[Start]

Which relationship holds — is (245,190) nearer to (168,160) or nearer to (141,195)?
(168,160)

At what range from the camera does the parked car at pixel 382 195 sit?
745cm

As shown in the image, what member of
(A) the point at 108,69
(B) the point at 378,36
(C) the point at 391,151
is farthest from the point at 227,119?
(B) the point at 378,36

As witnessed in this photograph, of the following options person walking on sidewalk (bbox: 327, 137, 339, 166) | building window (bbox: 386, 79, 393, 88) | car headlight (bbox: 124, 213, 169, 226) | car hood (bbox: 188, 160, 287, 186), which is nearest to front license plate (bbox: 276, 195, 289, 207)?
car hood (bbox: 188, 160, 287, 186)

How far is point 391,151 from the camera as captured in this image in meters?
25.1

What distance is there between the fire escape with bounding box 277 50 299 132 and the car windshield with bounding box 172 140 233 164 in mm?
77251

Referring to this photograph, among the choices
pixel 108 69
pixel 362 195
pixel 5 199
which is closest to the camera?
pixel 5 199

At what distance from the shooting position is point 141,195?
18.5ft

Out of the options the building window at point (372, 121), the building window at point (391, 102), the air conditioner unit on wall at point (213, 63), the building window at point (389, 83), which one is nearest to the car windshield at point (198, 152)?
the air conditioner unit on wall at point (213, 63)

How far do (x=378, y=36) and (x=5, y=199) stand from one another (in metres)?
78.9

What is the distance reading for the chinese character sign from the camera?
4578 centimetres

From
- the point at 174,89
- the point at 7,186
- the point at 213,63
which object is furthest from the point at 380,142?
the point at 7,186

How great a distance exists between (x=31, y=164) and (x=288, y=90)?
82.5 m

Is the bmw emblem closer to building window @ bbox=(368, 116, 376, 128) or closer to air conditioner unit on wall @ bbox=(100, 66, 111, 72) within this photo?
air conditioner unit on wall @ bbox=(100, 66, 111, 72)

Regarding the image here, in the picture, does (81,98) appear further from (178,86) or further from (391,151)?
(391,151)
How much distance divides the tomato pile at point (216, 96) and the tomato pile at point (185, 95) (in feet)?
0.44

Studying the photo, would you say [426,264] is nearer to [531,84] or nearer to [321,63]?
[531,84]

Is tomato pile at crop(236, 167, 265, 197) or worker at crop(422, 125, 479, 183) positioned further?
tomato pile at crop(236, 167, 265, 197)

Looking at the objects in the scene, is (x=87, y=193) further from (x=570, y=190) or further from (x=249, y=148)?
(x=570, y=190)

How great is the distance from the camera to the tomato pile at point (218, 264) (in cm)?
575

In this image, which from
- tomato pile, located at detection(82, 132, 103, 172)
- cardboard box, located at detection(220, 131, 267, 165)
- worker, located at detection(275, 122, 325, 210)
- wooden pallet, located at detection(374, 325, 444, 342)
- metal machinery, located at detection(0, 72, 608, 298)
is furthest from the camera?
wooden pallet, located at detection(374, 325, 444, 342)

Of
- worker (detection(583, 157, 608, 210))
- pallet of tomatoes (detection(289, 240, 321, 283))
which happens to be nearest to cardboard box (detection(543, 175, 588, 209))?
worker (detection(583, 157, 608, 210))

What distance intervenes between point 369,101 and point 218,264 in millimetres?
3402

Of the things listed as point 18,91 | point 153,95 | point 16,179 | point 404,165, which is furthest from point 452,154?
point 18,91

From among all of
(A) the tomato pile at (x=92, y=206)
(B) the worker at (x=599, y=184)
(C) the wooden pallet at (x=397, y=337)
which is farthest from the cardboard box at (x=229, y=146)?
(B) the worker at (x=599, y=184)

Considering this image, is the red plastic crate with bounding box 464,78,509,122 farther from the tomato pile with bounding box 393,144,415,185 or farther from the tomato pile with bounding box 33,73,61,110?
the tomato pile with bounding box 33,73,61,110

[End]

▶ [WHAT YOU ARE ASKED TO DO]
Reproduce all of the data above word for word, leaving nothing out and changing nothing.

▶ [FINAL RESULT]
Which relationship holds — is (245,190) nearer to (168,160) or nearer to (141,195)?
(168,160)

At what range from the camera does the parked car at pixel 382 195 sit?
745cm

As shown in the image, what member of
(A) the point at 108,69
(B) the point at 378,36
(C) the point at 391,151
is farthest from the point at 227,119?
(B) the point at 378,36

As witnessed in this photograph, of the following options person walking on sidewalk (bbox: 327, 137, 339, 166) | building window (bbox: 386, 79, 393, 88) | car headlight (bbox: 124, 213, 169, 226) | car hood (bbox: 188, 160, 287, 186), which is nearest to front license plate (bbox: 276, 195, 289, 207)?
car hood (bbox: 188, 160, 287, 186)

How far is point 391,151 from the camera as captured in this image in meters?
25.1

What distance is there between the fire escape with bounding box 277 50 299 132 and the car windshield with bounding box 172 140 233 164 in mm?
77251

Referring to this photograph, among the choices
pixel 108 69
pixel 362 195
pixel 5 199
which is closest to the camera?
pixel 5 199

At what distance from the shooting position is point 141,195?
18.5ft

Out of the options the building window at point (372, 121), the building window at point (391, 102), the air conditioner unit on wall at point (213, 63), the building window at point (389, 83), which one is nearest to the car windshield at point (198, 152)?
the air conditioner unit on wall at point (213, 63)

How far do (x=378, y=36) and (x=5, y=199) stand from one another (in metres)?
78.9

What is the distance reading for the chinese character sign from the camera?
4578 centimetres

From
- the point at 174,89
- the point at 7,186
- the point at 213,63
which object is furthest from the point at 380,142?
the point at 7,186

How great a distance exists between (x=31, y=164) and (x=288, y=90)?
82.5 m

Is the bmw emblem closer to building window @ bbox=(368, 116, 376, 128) or closer to air conditioner unit on wall @ bbox=(100, 66, 111, 72) within this photo?
air conditioner unit on wall @ bbox=(100, 66, 111, 72)

Regarding the image here, in the picture, does (81,98) appear further from (178,86) or further from (391,151)?
(391,151)
How much distance divides the tomato pile at point (216, 96) and the tomato pile at point (185, 95) (in feet)?
0.44

Studying the photo, would you say [426,264] is nearer to [531,84] or nearer to [321,63]?
[531,84]

Is tomato pile at crop(236, 167, 265, 197) or worker at crop(422, 125, 479, 183) positioned further?
tomato pile at crop(236, 167, 265, 197)

Looking at the objects in the scene, is (x=87, y=193) further from (x=570, y=190) or further from (x=249, y=148)?
(x=570, y=190)

How great is the distance from the camera to the tomato pile at point (218, 264) (in cm)?
575

In this image, which from
- tomato pile, located at detection(82, 132, 103, 172)
- cardboard box, located at detection(220, 131, 267, 165)
- worker, located at detection(275, 122, 325, 210)
- wooden pallet, located at detection(374, 325, 444, 342)
- metal machinery, located at detection(0, 72, 608, 298)
is furthest from the camera?
wooden pallet, located at detection(374, 325, 444, 342)

Of
- worker (detection(583, 157, 608, 210))
- pallet of tomatoes (detection(289, 240, 321, 283))
which happens to be nearest to cardboard box (detection(543, 175, 588, 209))?
worker (detection(583, 157, 608, 210))

What distance intervenes between point 369,101 and point 218,264 in millimetres?
3402

Of the things listed as point 18,91 | point 153,95 | point 16,179 | point 404,165, which is furthest from point 452,154?
point 18,91

From among all of
(A) the tomato pile at (x=92, y=206)
(B) the worker at (x=599, y=184)
(C) the wooden pallet at (x=397, y=337)
which is farthest from the cardboard box at (x=229, y=146)?
(B) the worker at (x=599, y=184)

Considering this image, is the red plastic crate with bounding box 464,78,509,122 farther from the tomato pile with bounding box 393,144,415,185 or farther from the tomato pile with bounding box 33,73,61,110?
the tomato pile with bounding box 33,73,61,110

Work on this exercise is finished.